**Exercise prompt**
Please rewrite every line of the entries below as one numbered list, dropping any blank lines.
>> Start
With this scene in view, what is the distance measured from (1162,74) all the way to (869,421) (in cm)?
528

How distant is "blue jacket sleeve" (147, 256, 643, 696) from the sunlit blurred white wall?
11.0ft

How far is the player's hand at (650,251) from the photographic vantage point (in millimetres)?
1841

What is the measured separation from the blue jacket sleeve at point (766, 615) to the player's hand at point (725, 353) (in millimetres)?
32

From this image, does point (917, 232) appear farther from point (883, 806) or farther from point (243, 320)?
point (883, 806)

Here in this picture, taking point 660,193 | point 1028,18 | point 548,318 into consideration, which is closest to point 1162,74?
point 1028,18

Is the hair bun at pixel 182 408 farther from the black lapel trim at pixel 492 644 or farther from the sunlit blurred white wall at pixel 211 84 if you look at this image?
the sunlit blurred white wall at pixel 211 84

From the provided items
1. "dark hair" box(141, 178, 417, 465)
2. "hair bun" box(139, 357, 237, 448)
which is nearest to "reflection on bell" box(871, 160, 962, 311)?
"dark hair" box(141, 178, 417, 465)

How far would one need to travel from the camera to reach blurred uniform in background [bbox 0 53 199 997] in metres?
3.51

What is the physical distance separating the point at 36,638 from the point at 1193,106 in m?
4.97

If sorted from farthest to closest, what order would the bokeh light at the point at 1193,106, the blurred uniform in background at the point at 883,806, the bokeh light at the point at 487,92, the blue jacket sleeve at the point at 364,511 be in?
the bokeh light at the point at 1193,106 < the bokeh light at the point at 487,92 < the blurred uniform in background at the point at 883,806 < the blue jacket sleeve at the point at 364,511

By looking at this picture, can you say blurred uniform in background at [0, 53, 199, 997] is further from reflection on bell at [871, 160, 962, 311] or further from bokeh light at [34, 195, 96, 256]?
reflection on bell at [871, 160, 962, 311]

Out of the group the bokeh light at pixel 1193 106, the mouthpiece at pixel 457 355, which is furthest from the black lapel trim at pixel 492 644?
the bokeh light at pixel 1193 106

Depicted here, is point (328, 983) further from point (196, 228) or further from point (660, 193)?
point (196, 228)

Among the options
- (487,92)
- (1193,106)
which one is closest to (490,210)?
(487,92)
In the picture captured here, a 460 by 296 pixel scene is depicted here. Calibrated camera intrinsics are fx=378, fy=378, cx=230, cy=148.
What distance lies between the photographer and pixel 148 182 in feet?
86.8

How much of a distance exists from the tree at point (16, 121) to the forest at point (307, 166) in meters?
>> End
**The completed task**
1. With this scene in view, what is the distance measured from (1162,74) all the way to (869,421) (in cm)?
2. 528
3. How distant is "blue jacket sleeve" (147, 256, 643, 696) from the sunlit blurred white wall?
4. 11.0ft
5. How far is the player's hand at (650,251) from the photographic vantage point (in millimetres)?
6. 1841
7. What is the measured separation from the blue jacket sleeve at point (766, 615) to the player's hand at point (725, 353) (in millimetres)?
8. 32
9. From this image, does point (917, 232) appear farther from point (883, 806) or farther from point (243, 320)?
10. point (883, 806)
11. Here in this picture, taking point 660,193 | point 1028,18 | point 548,318 into consideration, which is closest to point 1162,74?
12. point 1028,18
13. Is the hair bun at pixel 182 408 farther from the black lapel trim at pixel 492 644 or farther from the sunlit blurred white wall at pixel 211 84 if you look at this image?
14. the sunlit blurred white wall at pixel 211 84
15. From the provided items
16. 1. "dark hair" box(141, 178, 417, 465)
17. 2. "hair bun" box(139, 357, 237, 448)
18. which is nearest to "reflection on bell" box(871, 160, 962, 311)?
19. "dark hair" box(141, 178, 417, 465)
20. How far would one need to travel from the camera to reach blurred uniform in background [bbox 0 53 199 997] in metres?
21. 3.51
22. What is the physical distance separating the point at 36,638 from the point at 1193,106 in m?
23. 4.97
24. If sorted from farthest to closest, what order would the bokeh light at the point at 1193,106, the blurred uniform in background at the point at 883,806, the bokeh light at the point at 487,92, the blue jacket sleeve at the point at 364,511 be in?
25. the bokeh light at the point at 1193,106 < the bokeh light at the point at 487,92 < the blurred uniform in background at the point at 883,806 < the blue jacket sleeve at the point at 364,511
26. By looking at this picture, can you say blurred uniform in background at [0, 53, 199, 997] is further from reflection on bell at [871, 160, 962, 311] or further from bokeh light at [34, 195, 96, 256]?
27. reflection on bell at [871, 160, 962, 311]
28. Out of the group the bokeh light at pixel 1193 106, the mouthpiece at pixel 457 355, which is furthest from the black lapel trim at pixel 492 644?
29. the bokeh light at pixel 1193 106
30. Depicted here, is point (328, 983) further from point (196, 228) or further from point (660, 193)?
31. point (196, 228)
32. Among the options
33. - (487,92)
34. - (1193,106)
35. which one is closest to (490,210)?
36. (487,92)
37. In the picture captured here, a 460 by 296 pixel scene is depicted here. Calibrated camera intrinsics are fx=378, fy=378, cx=230, cy=148.
38. What distance lies between the photographer and pixel 148 182 in feet?
39. 86.8
40. How much of a distance exists from the tree at point (16, 121) to the forest at point (307, 166) in meters?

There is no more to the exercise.